Controlling chemicals can bring a number of benefits to society and industry by making production and supply chains cleaner and safer, and reducing the risk of accidents. It also provides incentives to develop safer chemicals and safer and more resource-efficient production methods. Excessive use of chemicals for pest control promotes the evolution of pest resistance. When pesticides are applied, people who are more resistant are more likely to survive.
If their resistance to the chemical has a genetic basis, they will in turn transmit these genes to their progeny so that the population becomes more resistant over time. In other words, chemical pest control acts as a type of artificial selection for pesticide resistance. According to Essential Environment, there were more than 2,700 known cases of resistance of 540 pest species to more than 300 pesticides in 2000, including the diamond-backed moth and the green peach aphid, both agricultural pests. One of the main advantages of chemical pest control is its efficiency.
Most chemicals act very quickly and, when properly selected, are very effective in eliminating pests. Chemicals can be used to control or kill specific pests on a farm. Biological pest control has some distinct advantages compared to chemical processing. Farmers and gardeners don't have to worry about poisoning themselves, their families, or their pets when they treat their crops or plants.
There are no toxic chemicals to store and there are no worries that children or animals will discover stored pesticides. There are no pesticides that give off dangerous fumes, accumulate in soil, or accumulate in water. The foods that are produced will be pesticide-free (or low in pesticides, since the food may have absorbed chemicals distributed by other people). Biological control uses a living organism to kill pests, while chemical control uses different strong chemicals to kill, prevent, or repel pests.
Therefore, biological control is an ecological method, since it does not harm the environment or people, while chemical control is not ecological.
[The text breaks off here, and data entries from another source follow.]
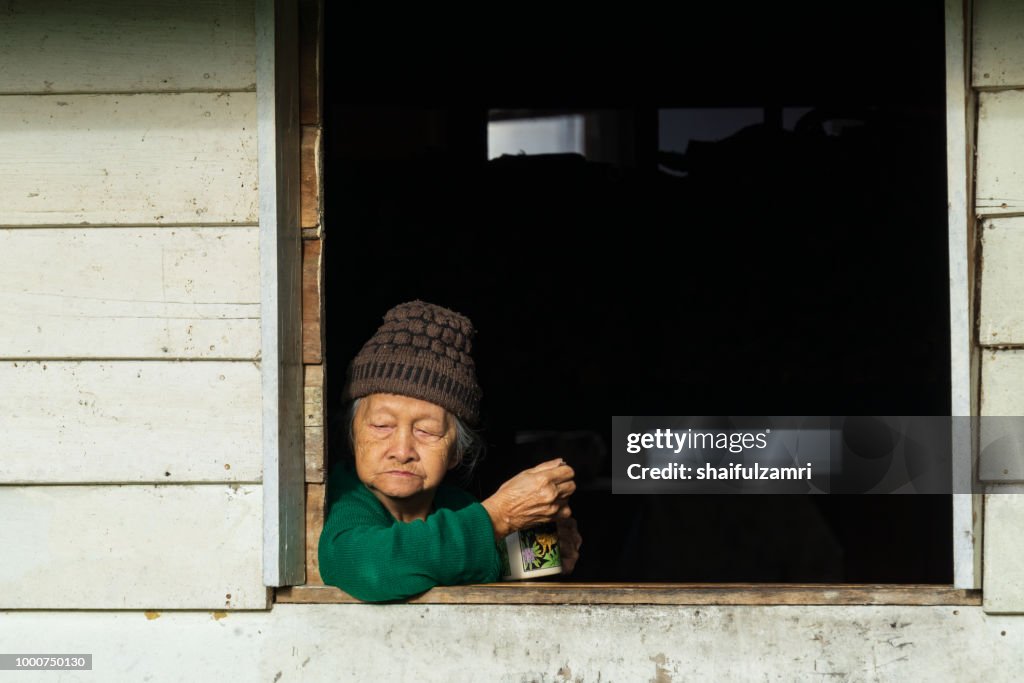 Old lady from Penan's tribe enjoying evening moment at Bario.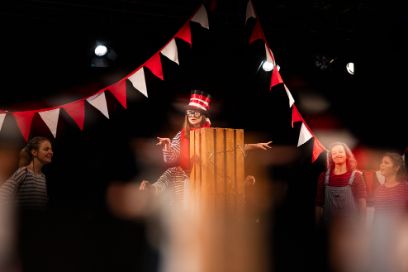 Eine verkleidete Frau steh auf der Bühne. Vor ihr sieht man eine Holzkiste.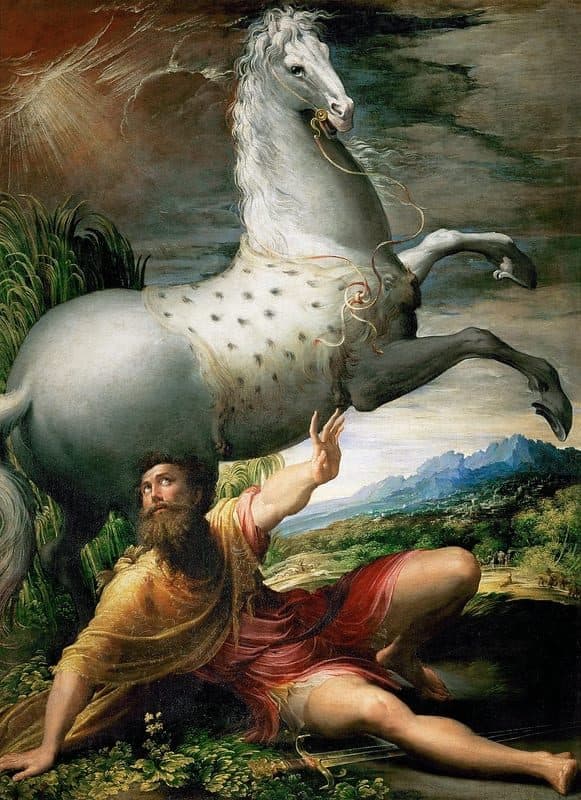 A bearded man in a yellow cloak and a red robe lies on the ground with one arm raised toward rays of light in the sky, while a white dappled horse rears above him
Another disadvantage of chemical pesticides is resistance. Pesticides are usually effective only for a (short) period of time on a particular organism. Organisms can become immune to a substance, so they no longer have an effect.
These organisms mutate and become resistant. This means that other pesticides must be used to control them. The effects of a pesticide on the human body depend on several factors, including the nature of the pesticide, the amount of chemical involved, the duration and frequency of exposure, and the age of the person being exposed to the chemical. For this reason, you should take a look at the two different points of view: chemical pest control with its advantages and why it is not a good practice for pest extermination.
This makes it easy for farmers to control virtually any pest that uses chemicals, since they can easily buy them at their local points of sale. PIPs are chemicals produced by plants that have been genetically altered to produce a particular pesticide. When resistance is not an issue, pesticides are generally very effective in controlling pests when considering the other disadvantages. Rodenticides are chemical pesticides, designed specifically for the extermination of rodents such as rats and mice.
Chemical pesticides are highly effective against pests that feed directly on crops over a very large area, but they must be used safely and the economic problems of modern pesticide use must be largely taken into account. However, the real revolution in chemical pesticides occurred during the 18th and 19th centuries, when the industrial revolution required far more efficient pest treatments in terms of scale, effectiveness and speed. Biological pest control often takes longer to work than the chemical method and often reduces the pest population to a low level rather than completely eliminating it. I need the reason biological control is better than chemical control in pest and parasite control.
Unlike some chemical pesticides, pyrethrins break down rapidly in the environment and are said to be non-residual chemicals. Unlike some cases of chemical pesticide programs, biocontrol reduces, but does not eradicate, pest populations. Symptoms of acute pesticide poisoning appear immediately or soon after exposure to a hazardous dose of the chemical. Chemical pesticides based on emulsifiable concentrates have no residual effect on fruits and vegetables.